Jennies Jewel could run in next month’s Ladbrokes Boyne Hurdle before a likely assault at the OLBG Mares’ Hurdle at the Cheltenham Festival.
The consistent seven-year-old, trained in County Kildare by Jarlath Fahey, was a good second to Rule The World in the Limestone Lad Hurdle at Naas on Saturday.
Jennies Jewel might now step back up in class at Navan on February 16 before travelling to England in March.
Fahey said: “That was the first time this year she has come up against older horses so it was a very, very good effort.
“Her form is very solid – she’s not been outside the first three since last April – and the plan is now to go to Cheltenham.
“She’ll have an entry in the Coral Hurdle but the idea is to go for the mares’ race.”
“We are also debating whether to go for the Boyne Hurdle before Cheltenham.
“She stays well and has plenty of pace. The only question mark has to be whether it will be soft enough for her at Cheltenham.”
Somersby will have a week’s break before connections decide on the next move after Mick Channon’s charge failed to land an emotional victory in the Sodexo Clarence House Chase at Ascot on Saturday.
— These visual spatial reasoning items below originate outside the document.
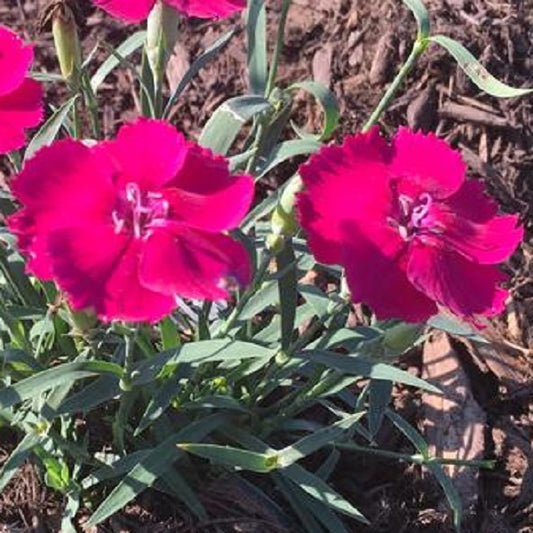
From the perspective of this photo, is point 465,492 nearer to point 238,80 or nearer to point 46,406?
point 46,406

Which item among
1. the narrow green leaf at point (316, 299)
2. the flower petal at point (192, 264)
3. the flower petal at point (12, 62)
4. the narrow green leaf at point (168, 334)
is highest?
the flower petal at point (12, 62)

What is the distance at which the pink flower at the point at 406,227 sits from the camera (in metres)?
1.19

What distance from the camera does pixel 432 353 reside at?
2045mm

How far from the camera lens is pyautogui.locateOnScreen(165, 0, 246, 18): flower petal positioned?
1.39m

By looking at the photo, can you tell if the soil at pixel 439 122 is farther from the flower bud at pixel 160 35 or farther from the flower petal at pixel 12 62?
the flower petal at pixel 12 62

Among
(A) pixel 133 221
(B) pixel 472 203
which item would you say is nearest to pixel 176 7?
(A) pixel 133 221

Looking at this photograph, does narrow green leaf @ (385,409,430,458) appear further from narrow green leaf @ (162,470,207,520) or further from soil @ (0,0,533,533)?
narrow green leaf @ (162,470,207,520)

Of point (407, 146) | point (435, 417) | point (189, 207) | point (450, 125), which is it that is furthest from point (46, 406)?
point (450, 125)

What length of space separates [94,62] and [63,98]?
0.42 ft

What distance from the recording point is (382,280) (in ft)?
3.92

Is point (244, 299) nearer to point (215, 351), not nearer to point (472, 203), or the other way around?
point (215, 351)

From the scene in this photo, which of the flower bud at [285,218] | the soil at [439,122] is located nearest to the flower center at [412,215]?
the flower bud at [285,218]

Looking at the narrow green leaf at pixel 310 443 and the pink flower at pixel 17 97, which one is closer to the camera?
the pink flower at pixel 17 97

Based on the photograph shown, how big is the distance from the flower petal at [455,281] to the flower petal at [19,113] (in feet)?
1.57
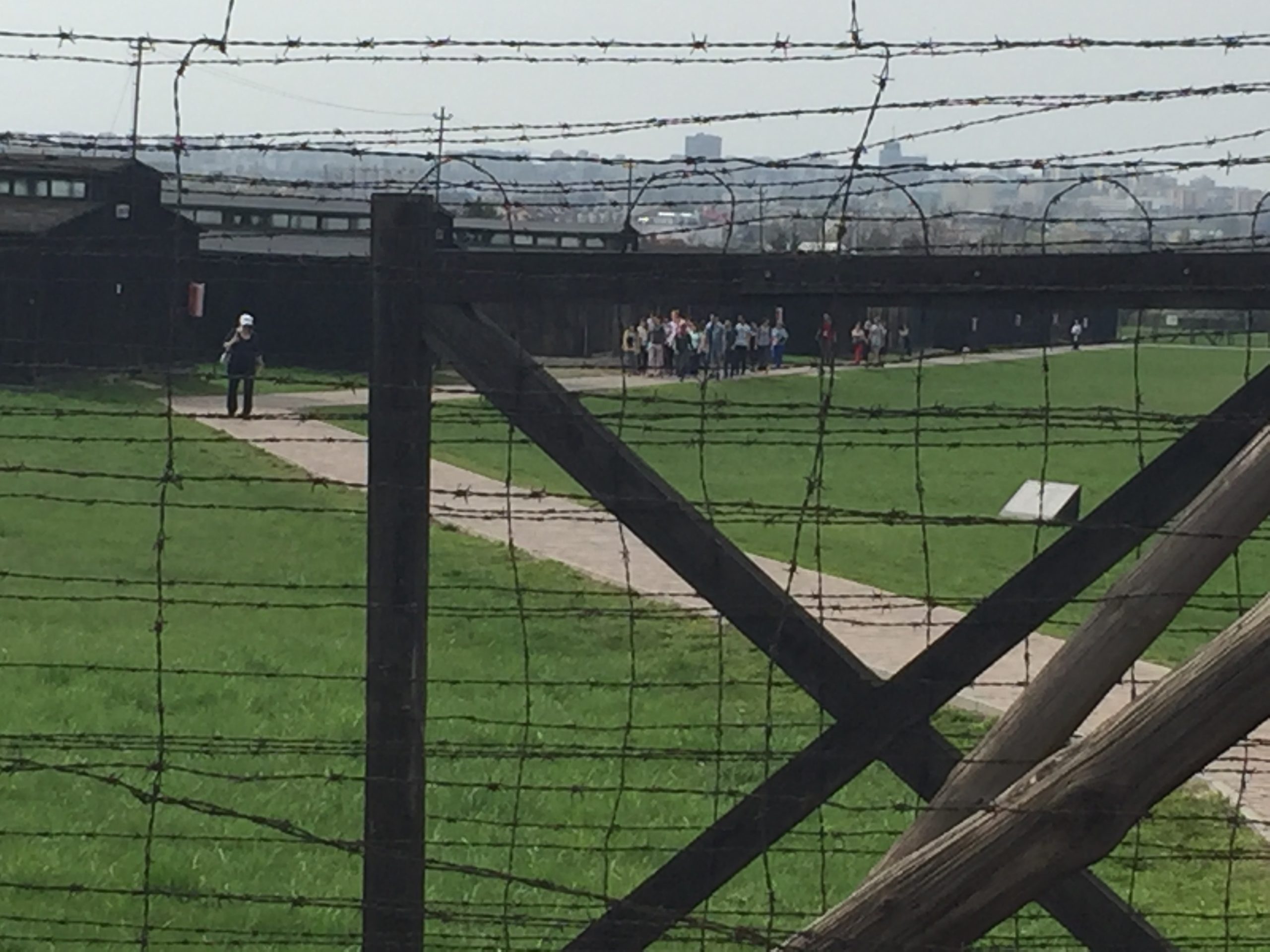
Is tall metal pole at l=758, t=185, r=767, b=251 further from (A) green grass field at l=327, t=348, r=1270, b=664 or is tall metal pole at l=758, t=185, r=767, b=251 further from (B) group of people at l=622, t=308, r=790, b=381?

The 10-year-old unshipped Dominic Elsworth at the fifth fence in the Grade One he won in 2012 to shatter any dreams of retaking the prize just a day after the funeral of his former trainer Henrietta Knight’s husband, Terry Biddlecombe.
The West Ilsley trainer said: “It just wasn’t to be, was it? He seems fine enough but will have an easy time this week and let him settle down before we make a decision as to our next move.”